> _Task_
Transcribe everything in the seminar announcement from "International Seminar 2020" down to "other Catalan experts.".

International Seminar 2020

How to Build Fair Data Cultures in HEIs?

On December 16, 2020, the Chair celebrated its Annual Seminar in collaboration with the Ramon y Cajal UOC project Professional Learning Ecologies for Digital Scholarship: Modernizing Higher Education by Supporting Professionalism

Our Seminar, thus, coincided with the closing of the Data Cultures in Higher Education” series of webinars, carried out by the RyC Project. The series addressed the way educators live by the landscape of datification in universities. After several webinars with international experts (Canada, Spain, Italy, UK, Uruguay, US), this last seminar gazed towards the contributions from our university, the UOC, and other Catalan experts.

The change in the academic work environment is moving towards smart technological infrastructures and environments, spaces where automation based on artificial intelligence is integrated into human behavior. Scholars have to position themselves to promote innovation while keeping an ethical and deontological practice. But traditional training is not enough for that matter. Here, the RyC Project encountered Edul@b’s trajectory on the topic of learning ecologies, which has given rise to the idea that we cannot speak of direct, structured training, but rather of creating environments conducive to cultivating Professional Learning Ecologies for Data Literacy. Those environments are unique and unrepeatable cultures that construct meaning around participant’s practices, values, and ways of living technology. The goal is for those cultures to sprout creative and fair ways of approaching data, technologically advanced approaches that can nevertheless be implemented through a participatory design process, which implies transparency and negotiation. This is a condition sine qua non for a new vision of educational quality in technologically mediated environments, contributing to the vision of the UNESCO 2030 Agenda.

> _Data for review_
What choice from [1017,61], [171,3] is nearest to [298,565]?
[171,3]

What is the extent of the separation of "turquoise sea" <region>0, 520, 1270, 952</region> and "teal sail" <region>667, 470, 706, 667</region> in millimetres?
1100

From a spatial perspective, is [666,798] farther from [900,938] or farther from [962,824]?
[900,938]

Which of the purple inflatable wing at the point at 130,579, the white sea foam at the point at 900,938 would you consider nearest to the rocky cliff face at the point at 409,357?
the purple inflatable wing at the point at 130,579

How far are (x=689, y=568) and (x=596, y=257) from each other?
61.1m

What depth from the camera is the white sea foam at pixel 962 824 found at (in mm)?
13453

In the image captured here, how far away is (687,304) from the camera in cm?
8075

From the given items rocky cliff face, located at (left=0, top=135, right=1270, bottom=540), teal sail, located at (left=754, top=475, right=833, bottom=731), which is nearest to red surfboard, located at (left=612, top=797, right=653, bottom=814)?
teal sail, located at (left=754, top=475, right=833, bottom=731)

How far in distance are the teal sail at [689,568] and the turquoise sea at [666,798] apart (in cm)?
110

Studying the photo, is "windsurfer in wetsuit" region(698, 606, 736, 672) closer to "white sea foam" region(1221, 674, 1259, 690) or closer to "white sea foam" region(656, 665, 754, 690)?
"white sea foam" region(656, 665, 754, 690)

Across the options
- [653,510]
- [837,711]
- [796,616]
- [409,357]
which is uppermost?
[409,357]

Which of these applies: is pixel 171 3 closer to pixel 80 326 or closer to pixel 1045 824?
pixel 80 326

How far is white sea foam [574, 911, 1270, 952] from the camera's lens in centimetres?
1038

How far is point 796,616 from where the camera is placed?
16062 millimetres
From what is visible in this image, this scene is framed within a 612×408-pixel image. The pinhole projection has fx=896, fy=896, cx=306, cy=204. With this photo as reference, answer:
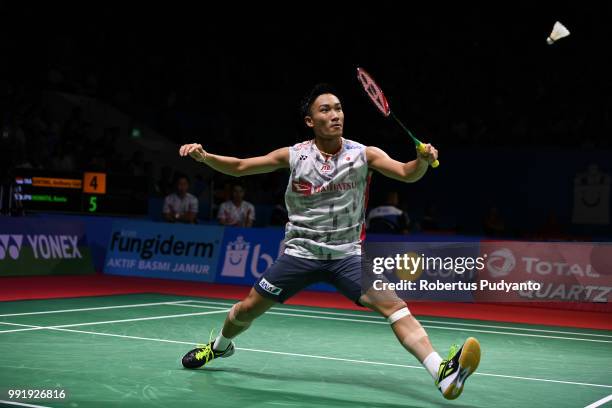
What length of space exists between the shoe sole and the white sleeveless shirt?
41.4 inches

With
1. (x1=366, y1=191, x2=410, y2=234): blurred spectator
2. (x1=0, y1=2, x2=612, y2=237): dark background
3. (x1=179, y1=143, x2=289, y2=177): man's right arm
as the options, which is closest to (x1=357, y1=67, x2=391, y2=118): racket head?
(x1=179, y1=143, x2=289, y2=177): man's right arm

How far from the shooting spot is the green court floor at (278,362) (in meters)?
5.76

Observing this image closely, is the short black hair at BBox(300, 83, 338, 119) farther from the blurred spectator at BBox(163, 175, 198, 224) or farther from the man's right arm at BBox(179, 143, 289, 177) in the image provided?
the blurred spectator at BBox(163, 175, 198, 224)

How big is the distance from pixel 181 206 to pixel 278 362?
28.9 ft

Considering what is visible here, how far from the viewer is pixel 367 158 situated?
5.93 meters

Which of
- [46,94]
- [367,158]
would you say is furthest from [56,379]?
[46,94]

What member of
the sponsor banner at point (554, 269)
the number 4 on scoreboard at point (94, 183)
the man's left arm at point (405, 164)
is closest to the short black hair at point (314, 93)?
the man's left arm at point (405, 164)

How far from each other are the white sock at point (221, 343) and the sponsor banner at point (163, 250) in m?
8.11

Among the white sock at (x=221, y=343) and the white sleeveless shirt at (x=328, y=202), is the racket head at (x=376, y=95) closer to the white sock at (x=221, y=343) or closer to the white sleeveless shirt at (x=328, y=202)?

> _Output for this exercise_
International Seminar 2020

How to Build Fair Data Cultures in HEIs?

On December 16, 2020, the Chair celebrated its Annual Seminar in collaboration with the Ramon y Cajal UOC project Professional Learning Ecologies for Digital Scholarship: Modernizing Higher Education by Supporting Professionalism

Our Seminar, thus, coincided with the closing of the Data Cultures in Higher Education” series of webinars, carried out by the RyC Project. The series addressed the way educators live by the landscape of datification in universities. After several webinars with international experts (Canada, Spain, Italy, UK, Uruguay, US), this last seminar gazed towards the contributions from our university, the UOC, and other Catalan experts.